L’enregistrement le plus actionnable ne dit pas seulement « utilise Salesforce » mais « utilise Salesforce depuis quatre ans, utilise également Marketo, a récemment publié trois offres d’emploi mentionnant HubSpot. »
Comment les technographiques sont utilisées
Trois plays concentrent l’essentiel du ROI :
- Ciblage par déplacement. Construire des segments par concurrent en place. Diffuser des messages différents selon « utilise le concurrent X », « utilise le concurrent Y » ou « n’utilise pas d’outil équivalent. »
- ICP par l’intégration. Si votre produit dépend de l’intégration avec des outils spécifiques, les filtres technographiques définissent le marché adressable.
- Score d’adéquation au stack.
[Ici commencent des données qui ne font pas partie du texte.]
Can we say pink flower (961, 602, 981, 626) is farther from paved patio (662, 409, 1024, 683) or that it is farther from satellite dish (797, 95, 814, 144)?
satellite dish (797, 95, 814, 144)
Scorer les comptes par adjacence au stack. Une entreprise avec un data stack moderne convertit à un taux différent d’une entreprise tournant sur un stack hérité.
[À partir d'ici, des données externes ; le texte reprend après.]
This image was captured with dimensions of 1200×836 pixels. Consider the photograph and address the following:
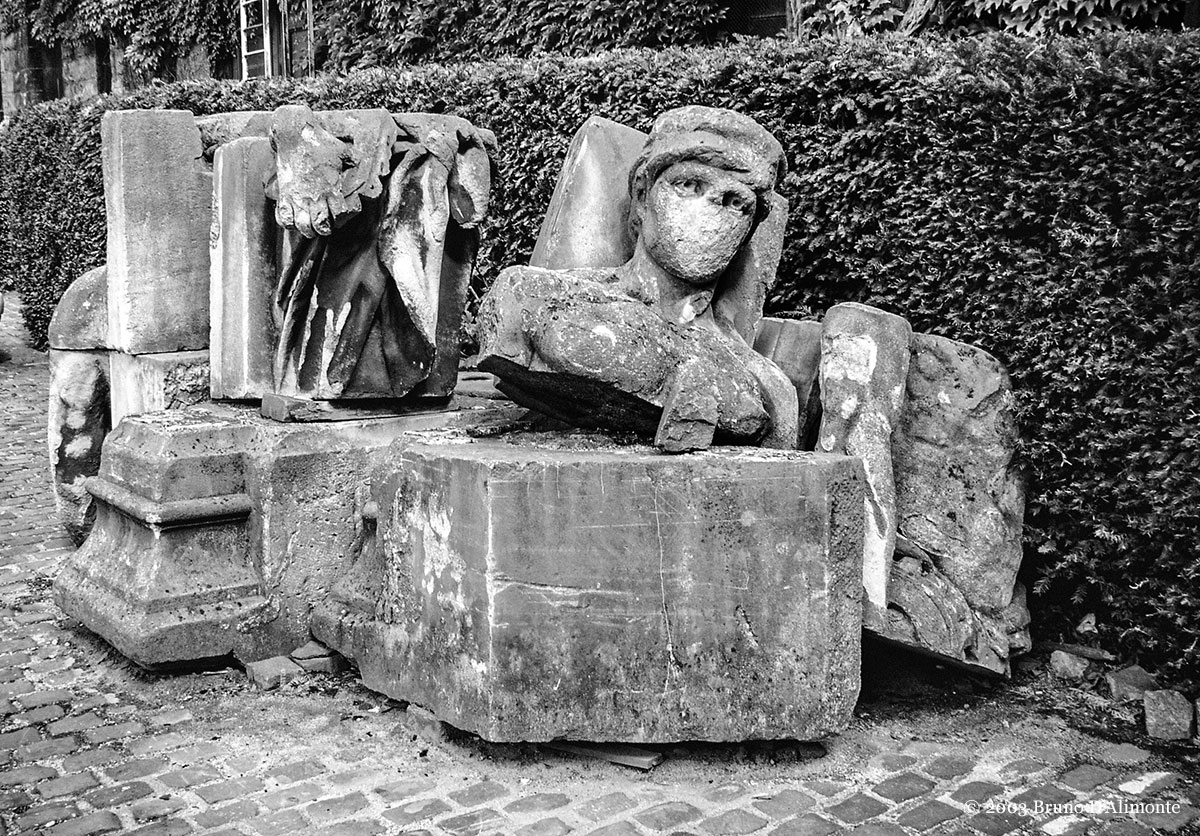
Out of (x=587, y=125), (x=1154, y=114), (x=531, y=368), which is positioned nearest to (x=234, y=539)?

Le paysage des fournisseurs
ZoomInfo, Apollo, BuiltWith, HG Insights et Wappalyzer vendent tous de la détection technographique. Les méthodes de détection varient : fingerprinting de site (efficace pour les outils B2C), mining d’offres d’emploi (efficace pour les outils back-office), analyse DNS et certificats (efficace pour l’infrastructure), données contractuelles (les plus précises mais à portée limitée). La couverture d’un même fournisseur varie de plus de vingt pour cent selon les sources.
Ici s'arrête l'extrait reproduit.